Honrando a tradição do perfeccionismo suíço

Canil zum Zurichsee         

A raça com cauda

Em Junho de 1998 foi definitivamente abolido o corte de cauda na Alemanha. Houve muitas críticas por parte de criadores alemães, porém no padrão da raça, atualmente consta a cauda como parte da estrutura e como tal também deve ser penalizada se não portada adequadamente.

Dinamicamente falando, o filhote com cauda se movimenta mais rápido, mais cedo, oferecendo ao filhote o equilíbrio do prolongamento de sua coluna vertebral que não foi amputada.

Para analisarmos a falta de temperamento ou o bom temperamento, a cauda é um prato cheio. Cheio de vida!!! Cheio de medo!!!

Enfim, o porte de cauda oferece, em exposições sobretudo, uma série de atitudes desejáveis e indesejáveis que deveriam ajudar a criadores sensatos e juizes a eliminar ou escolher determinados cães em pista ou na criação.

A cauda no novo Standard, prolonga de forma natural o dorso, e deve ser portada ligeiramente para baixo. Baseado nos países escandinavos, onde há mais de 10 anos que a lei que proíbe mutilações está em vigor, a cauda em posição de descanso, se mantém baixa, chegando quase até os jarretes. Ao movimentar-se ela sobe. O que não se deseja é uma cauda enrolada tipo akita. (último cão à direita, no gráfico)
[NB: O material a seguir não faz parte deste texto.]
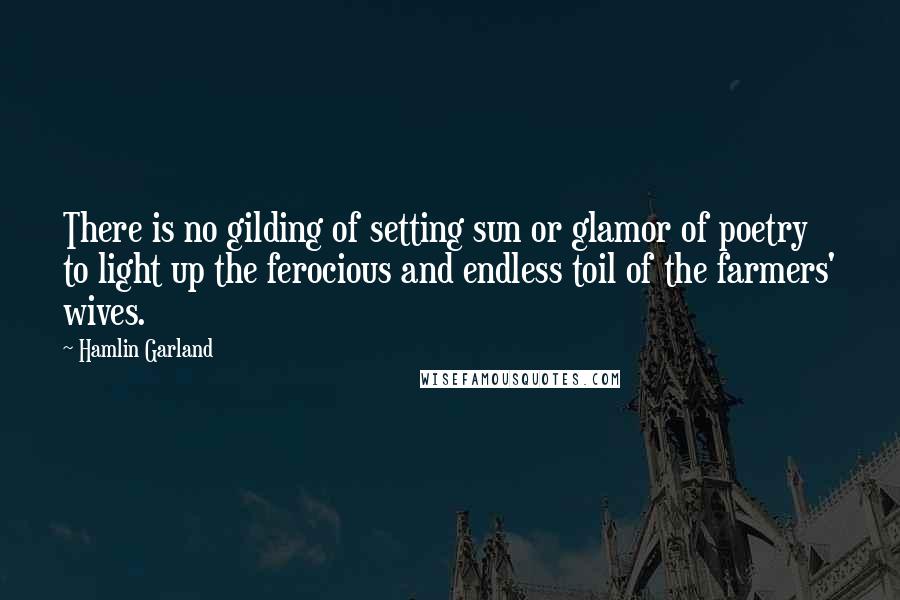 Hamlin Garland Quotes: There is no gilding of setting sun or glamor of poetry to light up the ferocious and endless toil of the farmers' wives.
Na movimentação, o balanço do cão não se modificou, nota-se porém, menos esforço por parte do cão ao andar, perdendo assim o seu costumeiro reboado.

Foi relevado durante o seminário de criação administrado em 2000 pelo Sr. Freigurg, na época diretor de criação da raça na Alemanha, que não faz sentido querer modificar a traseira do cão por causa da inserção da cauda numa raça que já tem como ponto fraco a traseira, sobrecarregando-a mais ainda como no caso do fila brasileiro, pouco angulado.

Por outro lado, vai se perder a relação entre o alcance do trem dianteiro e a passada traseira se rebaixarmos a garupa por causa do porte de cauda.